Down to the last line, the material below should be reproduced exactly.
━━ Records supplied ━━
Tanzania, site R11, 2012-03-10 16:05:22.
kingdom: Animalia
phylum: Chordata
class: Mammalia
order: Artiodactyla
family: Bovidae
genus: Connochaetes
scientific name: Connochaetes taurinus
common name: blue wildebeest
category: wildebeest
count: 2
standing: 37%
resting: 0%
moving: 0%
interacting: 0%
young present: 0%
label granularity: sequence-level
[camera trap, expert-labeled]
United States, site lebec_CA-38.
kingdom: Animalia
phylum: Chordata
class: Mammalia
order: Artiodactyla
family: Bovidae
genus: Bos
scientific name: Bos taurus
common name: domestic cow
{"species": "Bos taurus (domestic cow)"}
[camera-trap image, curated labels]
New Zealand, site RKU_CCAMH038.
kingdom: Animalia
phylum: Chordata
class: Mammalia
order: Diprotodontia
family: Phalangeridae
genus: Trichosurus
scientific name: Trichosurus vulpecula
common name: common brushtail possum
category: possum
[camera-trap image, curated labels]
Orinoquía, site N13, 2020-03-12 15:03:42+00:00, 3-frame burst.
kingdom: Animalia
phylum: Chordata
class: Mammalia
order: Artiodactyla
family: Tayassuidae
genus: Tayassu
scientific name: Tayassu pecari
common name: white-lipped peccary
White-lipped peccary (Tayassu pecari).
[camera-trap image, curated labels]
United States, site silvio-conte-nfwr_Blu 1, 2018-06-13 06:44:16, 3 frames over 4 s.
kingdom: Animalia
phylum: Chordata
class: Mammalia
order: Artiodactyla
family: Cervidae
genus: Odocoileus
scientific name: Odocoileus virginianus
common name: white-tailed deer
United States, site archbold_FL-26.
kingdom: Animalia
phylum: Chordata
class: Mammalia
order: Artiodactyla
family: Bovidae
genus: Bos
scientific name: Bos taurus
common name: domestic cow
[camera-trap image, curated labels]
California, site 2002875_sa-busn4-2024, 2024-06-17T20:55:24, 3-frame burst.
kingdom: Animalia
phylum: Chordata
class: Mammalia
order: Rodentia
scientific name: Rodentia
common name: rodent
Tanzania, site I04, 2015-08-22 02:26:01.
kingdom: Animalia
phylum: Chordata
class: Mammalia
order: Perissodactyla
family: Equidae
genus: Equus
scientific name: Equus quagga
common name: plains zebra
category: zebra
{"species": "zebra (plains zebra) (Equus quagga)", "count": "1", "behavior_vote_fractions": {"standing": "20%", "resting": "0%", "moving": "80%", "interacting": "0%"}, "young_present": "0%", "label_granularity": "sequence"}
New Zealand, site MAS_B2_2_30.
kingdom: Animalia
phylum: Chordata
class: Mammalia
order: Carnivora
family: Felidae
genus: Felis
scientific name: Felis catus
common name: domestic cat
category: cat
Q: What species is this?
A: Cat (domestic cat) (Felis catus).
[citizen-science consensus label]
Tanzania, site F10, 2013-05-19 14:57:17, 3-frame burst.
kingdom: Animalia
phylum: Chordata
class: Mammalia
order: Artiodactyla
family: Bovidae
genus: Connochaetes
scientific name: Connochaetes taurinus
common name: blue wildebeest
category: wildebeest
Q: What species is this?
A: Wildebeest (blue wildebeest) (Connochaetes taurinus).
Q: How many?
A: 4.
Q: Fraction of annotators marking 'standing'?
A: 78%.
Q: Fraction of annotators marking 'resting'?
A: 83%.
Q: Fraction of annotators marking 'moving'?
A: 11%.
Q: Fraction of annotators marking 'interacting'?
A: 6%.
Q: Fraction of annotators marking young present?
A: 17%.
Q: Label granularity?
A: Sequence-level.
━━━
Written response:
Tanzania, site R11, 2012-03-10 16:05:22.
kingdom: Animalia
phylum: Chordata
class: Mammalia
order: Artiodactyla
family: Bovidae
genus: Connochaetes
scientific name: Connochaetes taurinus
common name: blue wildebeest
category: wildebeest
count: 2
standing: 37%
resting: 0%
moving: 0%
interacting: 0%
young present: 0%
label granularity: sequence-level
[camera trap, expert-labeled]
United States, site lebec_CA-38.
kingdom: Animalia
phylum: Chordata
class: Mammalia
order: Artiodactyla
family: Bovidae
genus: Bos
scientific name: Bos taurus
common name: domestic cow
{"species": "Bos taurus (domestic cow)"}
[camera-trap image, curated labels]
New Zealand, site RKU_CCAMH038.
kingdom: Animalia
phylum: Chordata
class: Mammalia
order: Diprotodontia
family: Phalangeridae
genus: Trichosurus
scientific name: Trichosurus vulpecula
common name: common brushtail possum
category: possum
[camera-trap image, curated labels]
Orinoquía, site N13, 2020-03-12 15:03:42+00:00, 3-frame burst.
kingdom: Animalia
phylum: Chordata
class: Mammalia
order: Artiodactyla
family: Tayassuidae
genus: Tayassu
scientific name: Tayassu pecari
common name: white-lipped peccary
White-lipped peccary (Tayassu pecari).
[camera-trap image, curated labels]
United States, site silvio-conte-nfwr_Blu 1, 2018-06-13 06:44:16, 3 frames over 4 s.
kingdom: Animalia
phylum: Chordata
class: Mammalia
order: Artiodactyla
family: Cervidae
genus: Odocoileus
scientific name: Odocoileus virginianus
common name: white-tailed deer
United States, site archbold_FL-26.
kingdom: Animalia
phylum: Chordata
class: Mammalia
order: Artiodactyla
family: Bovidae
genus: Bos
scientific name: Bos taurus
common name: domestic cow
[camera-trap image, curated labels]
California, site 2002875_sa-busn4-2024, 2024-06-17T20:55:24, 3-frame burst.
kingdom: Animalia
phylum: Chordata
class: Mammalia
order: Rodentia
scientific name: Rodentia
common name: rodent
Tanzania, site I04, 2015-08-22 02:26:01.
kingdom: Animalia
phylum: Chordata
class: Mammalia
order: Perissodactyla
family: Equidae
genus: Equus
scientific name: Equus quagga
common name: plains zebra
category: zebra
{"species": "zebra (plains zebra) (Equus quagga)", "count": "1", "behavior_vote_fractions": {"standing": "20%", "resting": "0%", "moving": "80%", "interacting": "0%"}, "young_present": "0%", "label_granularity": "sequence"}
New Zealand, site MAS_B2_2_30.
kingdom: Animalia
phylum: Chordata
class: Mammalia
order: Carnivora
family: Felidae
genus: Felis
scientific name: Felis catus
common name: domestic cat
category: cat
Q: What species is this?
A: Cat (domestic cat) (Felis catus).
[citizen-science consensus label]
Tanzania, site F10, 2013-05-19 14:57:17, 3-frame burst.
kingdom: Animalia
phylum: Chordata
class: Mammalia
order: Artiodactyla
family: Bovidae
genus: Connochaetes
scientific name: Connochaetes taurinus
common name: blue wildebeest
category: wildebeest
Q: What species is this?
A: Wildebeest (blue wildebeest) (Connochaetes taurinus).
Q: How many?
A: 4.
Q: Fraction of annotators marking 'standing'?
A: 78%.
Q: Fraction of annotators marking 'resting'?
A: 83%.
Q: Fraction of annotators marking 'moving'?
A: 11%.
Q: Fraction of annotators marking 'interacting'?
A: 6%.
Q: Fraction of annotators marking young present?
A: 17%.
Q: Label granularity?
A: Sequence-level.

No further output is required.